- _TASK REQUIREMENTS_: Without any pictures, print the lines below from the one that has "and 2 coordinators" through the one that has "Men den sofvande", exactly and nothing else.

——————

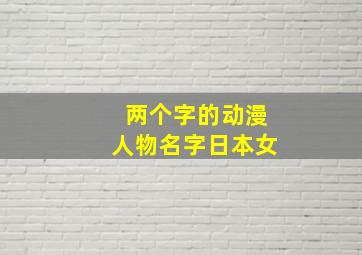 两个字的动漫
人物名字日本女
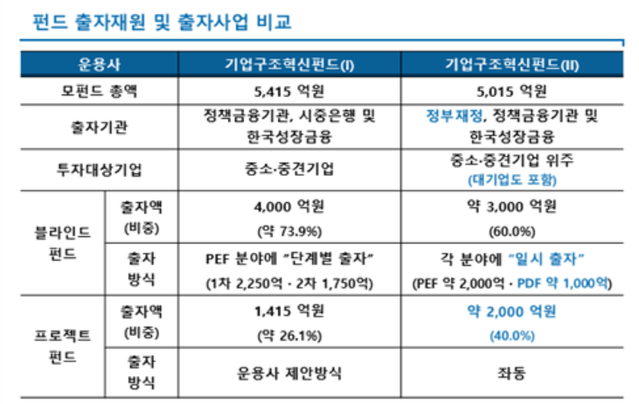 펀드 출자재원 및 출자사업 비교

| 운용사 | | 기업구조혁신펀드(I) | 기업구조혁신펀드(II) |
|---|---|---|---|
| 모펀드 총액 | | 5,415 억원 | 5,015 억원 |
| 출자기관 | | 정책금융기관, 시중은행 및 한국성장금융 | 정부재정, 정책금융기관 및 한국성장금융 |
| 투자대상기업 | | 중소·중견기업 | 중소·중견기업 위주 (대기업도 포함) |
| 블라인드 펀드 | 출자액 (비중) | 4,000 억원 (약 73.9%) | 약 3,000 억원 (60.0%) |
| 블라인드 펀드 | 출자 방식 | PEF 분야에 "단계별 출자" (1차 2,250억 · 2차 1,750억) | 각 분야에 "일시 출자" (PEF 약 2,000억 · PDF 약 1,000억) |
| 프로젝트 펀드 | 출자액 (비중) | 1,415 억원 (약 26.1%) | 약 2,000 억원 (40.0%) |
| 프로젝트 펀드 | 출자 방식 | 운용사 제안방식 | 좌동 |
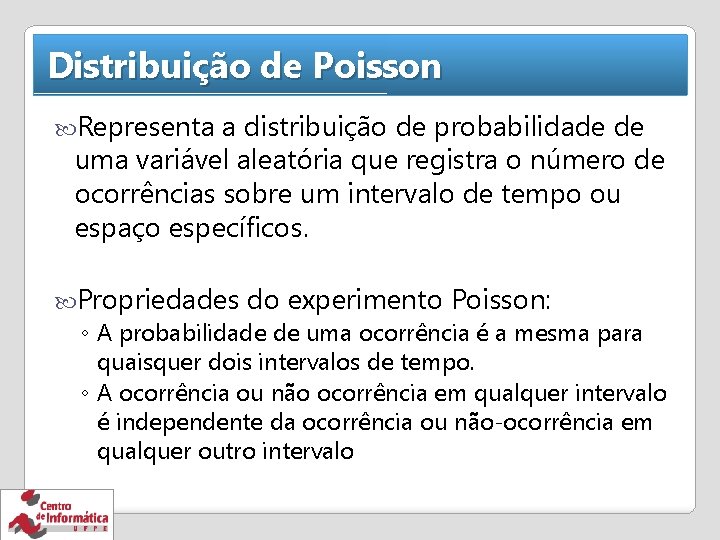 Distribuição de Poisson

Representa a distribuição de probabilidade de uma variável aleatória que registra o número de ocorrências sobre um intervalo de tempo ou espaço específicos.

Propriedades do experimento Poisson:
◦ A probabilidade de uma ocorrência é a mesma para quaisquer dois intervalos de tempo.
◦ A ocorrência ou não ocorrência em qualquer intervalo é independente da ocorrência ou não-ocorrência em qualquer outro intervalo

Centro de Informática UFPE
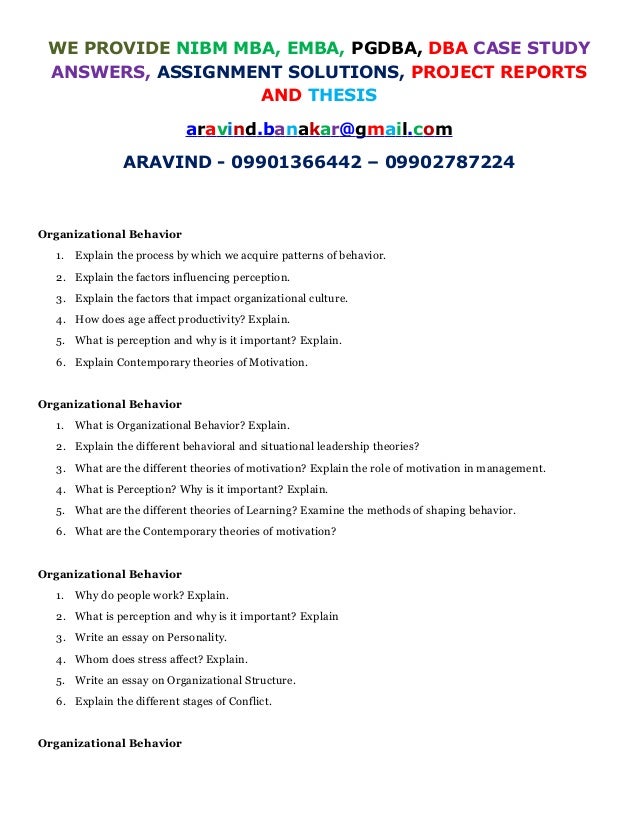 WE PROVIDE NIBM MBA, EMBA, PGDBA, DBA CASE STUDY ANSWERS, ASSIGNMENT SOLUTIONS, PROJECT REPORTS AND THESIS

aravind.banakar@gmail.com

ARAVIND - 09901366442 – 09902787224

Organizational Behavior

1. Explain the process by which we acquire patterns of behavior.
2. Explain the factors influencing perception.
3. Explain the factors that impact organizational culture.
4. How does age affect productivity? Explain.
5. What is perception and why is it important? Explain.
6. Explain Contemporary theories of Motivation.

Organizational Behavior

1. What is Organizational Behavior? Explain.
2. Explain the different behavioral and situational leadership theories?
3. What are the different theories of motivation? Explain the role of motivation in management.
4. What is Perception? Why is it important? Explain.
5. What are the different theories of Learning? Examine the methods of shaping behavior.
6. What are the Contemporary theories of motivation?

Organizational Behavior

1. Why do people work? Explain.
2. What is perception and why is it important? Explain
3. Write an essay on Personality.
4. Whom does stress affect? Explain.
5. Write an essay on Organizational Structure.
6. Explain the different stages of Conflict.

Organizational Behavior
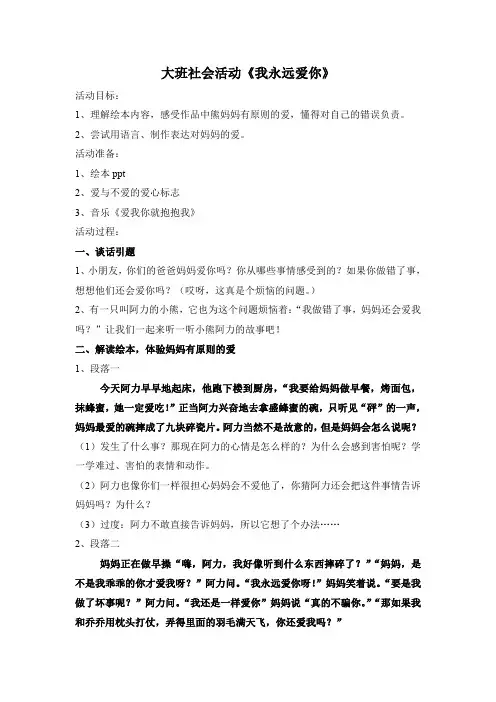 大班社会活动《我永远爱你》

活动目标：

1、理解绘本内容，感受作品中熊妈妈有原则的爱，懂得对自己的错误负责。

2、尝试用语言、制作表达对妈妈的爱。

活动准备：

1、绘本 ppt

2、爱与不爱的爱心标志

3、音乐《爱我你就抱抱我》

活动过程：

一、谈话引题

1、小朋友，你们的爸爸妈妈爱你吗？你从哪些事情感受到的？如果你做错了事，想想他们还会爱你吗？（哎呀，这真是个烦恼的问题。）

2、有一只叫阿力的小熊，它也为这个问题烦恼着："我做错了事，妈妈还会爱我吗？"让我们一起来听一听小熊阿力的故事吧！

二、解读绘本，体验妈妈有原则的爱

1、段落一

今天阿力早早地起床，他跑下楼到厨房，"我要给妈妈做早餐，烤面包，抹蜂蜜，她一定爱吃！"正当阿力兴奋地去拿盛蜂蜜的碗，只听见"砰"的一声，妈妈最爱的碗摔成了九块碎瓷片。阿力当然不是故意的，但是妈妈会怎么说呢？

（1）发生了什么事？那现在阿力的心情是怎么样的？为什么会感到害怕呢？学一学难过、害怕的表情和动作。

（2）阿力也像你们一样很担心妈妈会不爱他了，你猜阿力还会把这件事情告诉妈妈吗？为什么？

（3）过度：阿力不敢直接告诉妈妈，所以它想了个办法……

2、段落二

妈妈正在做早操"嗨，阿力，我好像听到什么东西摔碎了？""妈妈，是不是我乖乖的你才爱我呀？"阿力问。"我永远爱你呀！"妈妈笑着说。"要是我做了坏事呢？"阿力问。"我还是一样爱你"妈妈说"真的不骗你。""那如果我和乔乔用枕头打仗，弄得里面的羽毛满天飞，你还爱我吗？"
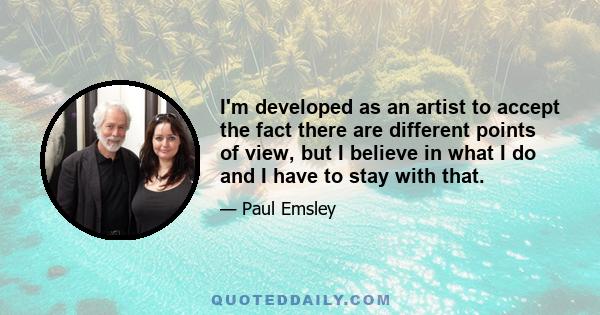 I'm developed as an artist to accept the fact there are different points of view, but I believe in what I do and I have to stay with that.

— Paul Emsley

QUOTEDDAILY.COM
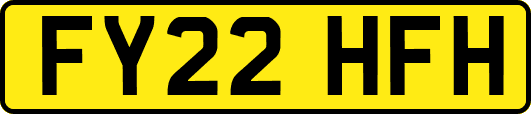 FY22 HFH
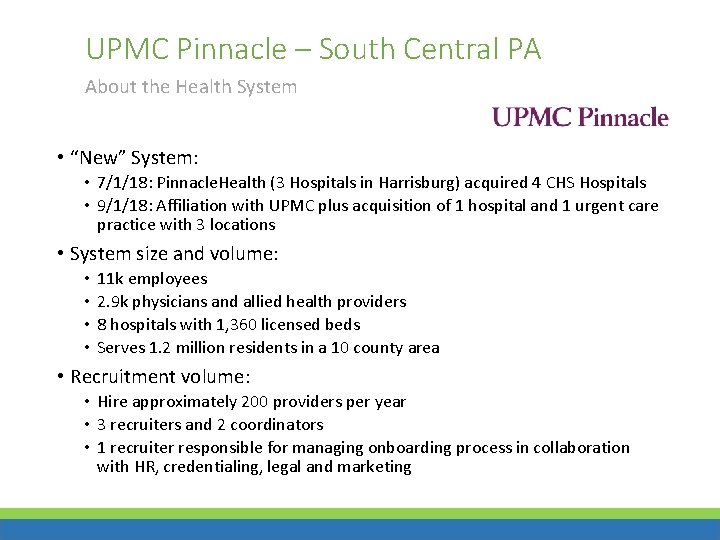 UPMC Pinnacle – South Central PA

About the Health System

UPMC Pinnacle

• "New" System:
  • 7/1/18: PinnacleHealth (3 Hospitals in Harrisburg) acquired 4 CHS Hospitals
  • 9/1/18: Affiliation with UPMC plus acquisition of 1 hospital and 1 urgent care practice with 3 locations
• System size and volume:
  • 11k employees
  • 2.9k physicians and allied health providers
  • 8 hospitals with 1,360 licensed beds
  • Serves 1.2 million residents in a 10 county area
• Recruitment volume:
  • Hire approximately 200 providers per year
  • 3 recruiters and 2 coordinators
  • 1 recruiter responsible for managing onboarding process in collaboration with HR, credentialing, legal and marketing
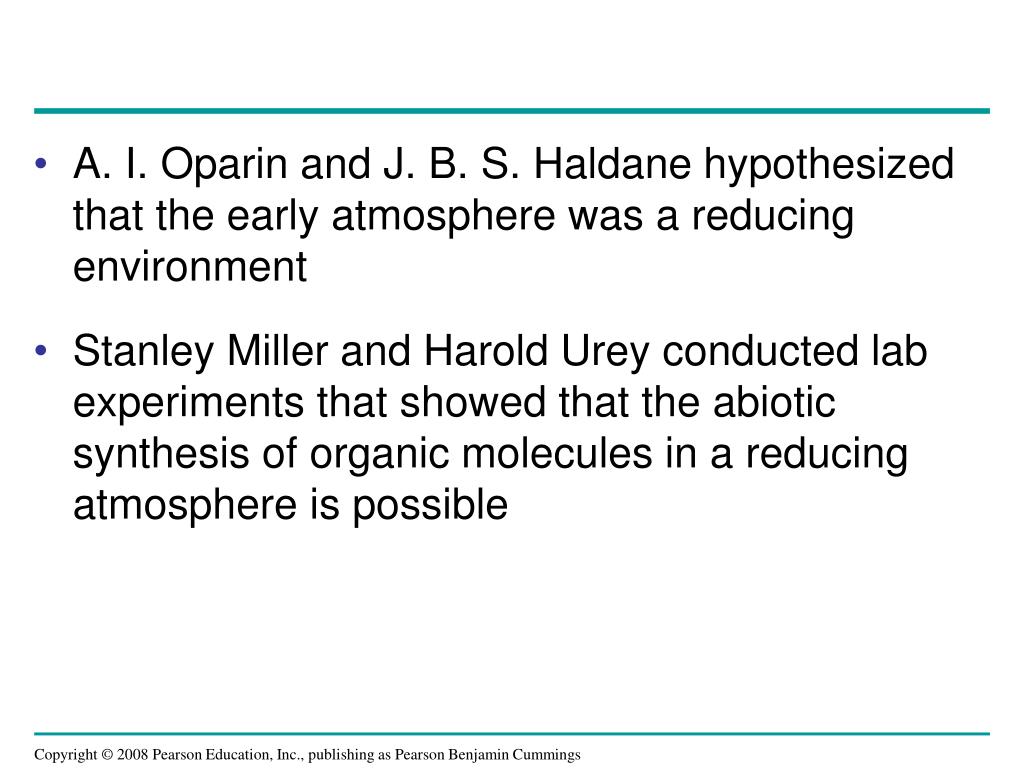 • A. I. Oparin and J. B. S. Haldane hypothesized that the early atmosphere was a reducing environment

• Stanley Miller and Harold Urey conducted lab experiments that showed that the abiotic synthesis of organic molecules in a reducing atmosphere is possible

Copyright © 2008 Pearson Education, Inc., publishing as Pearson Benjamin Cummings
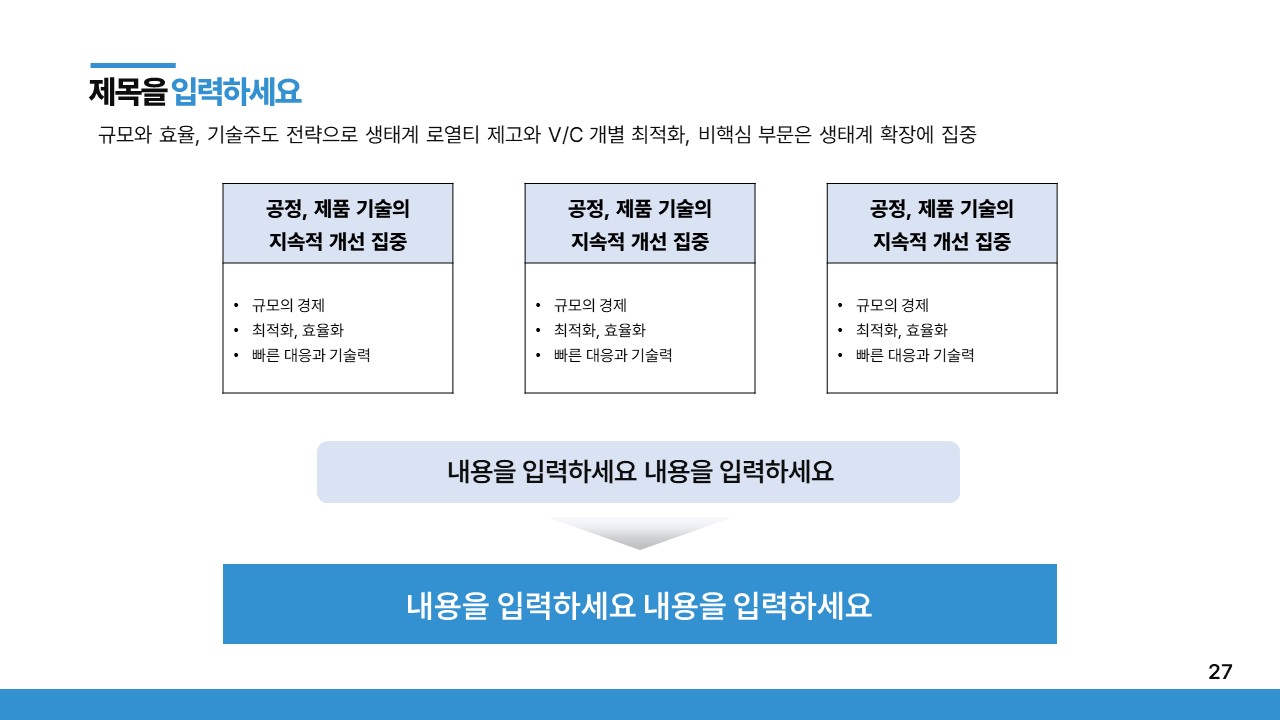 제목을 입력하세요

규모와 효율, 기술주도 전략으로 생태계 로열티 제고와 V/C 개별 최적화, 비핵심 부문은 생태계 확장에 집중

공정, 제품 기술의 지속적 개선 집중

• 규모의 경제
• 최적화, 효율화
• 빠른 대응과 기술력

공정, 제품 기술의 지속적 개선 집중

• 규모의 경제
• 최적화, 효율화
• 빠른 대응과 기술력

공정, 제품 기술의 지속적 개선 집중

• 규모의 경제
• 최적화, 효율화
• 빠른 대응과 기술력

내용을 입력하세요 내용을 입력하세요

내용을 입력하세요 내용을 입력하세요

27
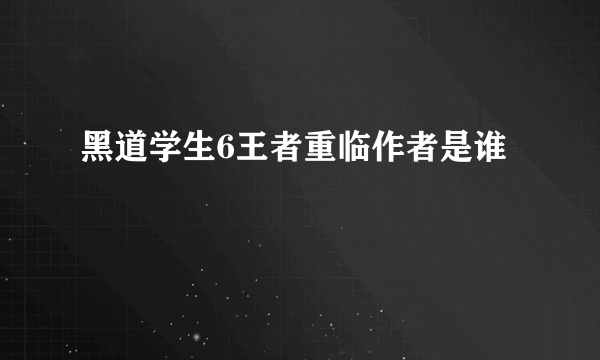 黑道学生6王者重临作者是谁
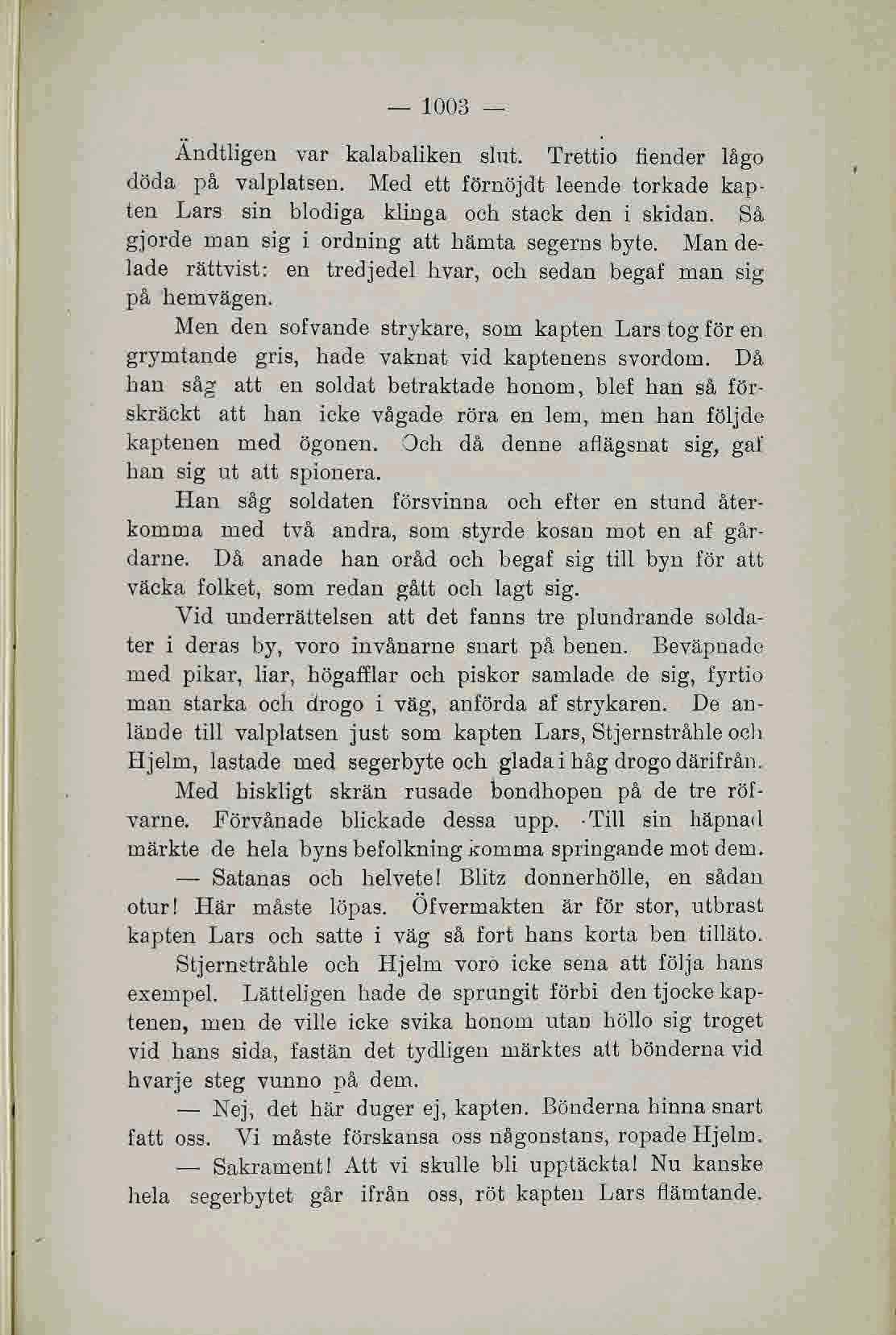 — 1003 —

Ändtligen var kalabaliken slut. Trettio fiender lågo döda på valplatsen. Med ett förnöjdt leende torkade kapten Lars sin blodiga klinga och stack den i skidan. Så gjorde man sig i ordning att hämta segerns byte. Man delade rättvist: en tredjedel hvar, och sedan begaf man sig på hemvägen.

Men den sofvande strykare, som kapten Lars tog för en grymtande gris, hade vaknat vid kaptenens svordom. Då han såg att en soldat betraktade honom, blef han så förskräckt att han icke vågade röra en lem, men han följde kaptenen med ögonen. Och då denne aflägsnat sig, gaf han sig ut att spionera.

Han såg soldaten försvinna och efter en stund återkomma med två andra, som styrde kosan mot en af gårdarne. Då anade han oråd och begaf sig till byn för att väcka folket, som redan gått och lagt sig.

Vid underrättelsen att det fanns tre plundrande soldater i deras by, voro invånarne snart på benen. Beväpnade med pikar, liar, högafflar och piskor samlade de sig, fyrtio man starka och drogo i väg, anförda af strykaren. De anlände till valplatsen just som kapten Lars, Stjernstråhle och Hjelm, lastade med segerbyte och glada i håg drogo därifrån.

Med hiskligt skrän rusade bondhopen på de tre röfvarne. Förvånade blickade dessa upp. Till sin häpnad märkte de hela byns befolkning komma springande mot dem.

— Satanas och helvete! Blitz donnerhölle, en sådan otur! Här måste löpas. Öfvermakten är för stor, utbrast kapten Lars och satte i väg så fort hans korta ben tilläto. Stjernstråhle och Hjelm voro icke sena att följa hans exempel. Lätteligen hade de sprungit förbi den tjocke kaptenen, men de ville icke svika honom utan höllo sig troget vid hans sida, fastän det tydligen märktes att bönderna vid hvarje steg vunno på dem.

— Nej, det här duger ej, kapten. Bönderna hinna snart fatt oss. Vi måste förskansa oss någonstans, ropade Hjelm.

— Sakrament! Att vi skulle bli upptäckta! Nu kanske hela segerbytet går ifrån oss, röt kapten Lars flämtande.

——————

- _TASK ANSWER_:
  • 3 recruiters and 2 coordinators
  • 1 recruiter responsible for managing onboarding process in collaboration with HR, credentialing, legal and marketing
 • A. I. Oparin and J. B. S. Haldane hypothesized that the early atmosphere was a reducing environment

• Stanley Miller and Harold Urey conducted lab experiments that showed that the abiotic synthesis of organic molecules in a reducing atmosphere is possible

Copyright © 2008 Pearson Education, Inc., publishing as Pearson Benjamin Cummings
 제목을 입력하세요

규모와 효율, 기술주도 전략으로 생태계 로열티 제고와 V/C 개별 최적화, 비핵심 부문은 생태계 확장에 집중

공정, 제품 기술의 지속적 개선 집중

• 규모의 경제
• 최적화, 효율화
• 빠른 대응과 기술력

공정, 제품 기술의 지속적 개선 집중

• 규모의 경제
• 최적화, 효율화
• 빠른 대응과 기술력

공정, 제품 기술의 지속적 개선 집중

• 규모의 경제
• 최적화, 효율화
• 빠른 대응과 기술력

내용을 입력하세요 내용을 입력하세요

내용을 입력하세요 내용을 입력하세요

27
 黑道学生6王者重临作者是谁
 — 1003 —

Ändtligen var kalabaliken slut. Trettio fiender lågo döda på valplatsen. Med ett förnöjdt leende torkade kapten Lars sin blodiga klinga och stack den i skidan. Så gjorde man sig i ordning att hämta segerns byte. Man delade rättvist: en tredjedel hvar, och sedan begaf man sig på hemvägen.

Men den sofvande strykare, som kapten Lars tog för en grymtande gris, hade vaknat vid kaptenens svordom. Då han såg att en soldat betraktade honom, blef han så förskräckt att han icke vågade röra en lem, men han följde kaptenen med ögonen. Och då denne aflägsnat sig, gaf han sig ut att spionera.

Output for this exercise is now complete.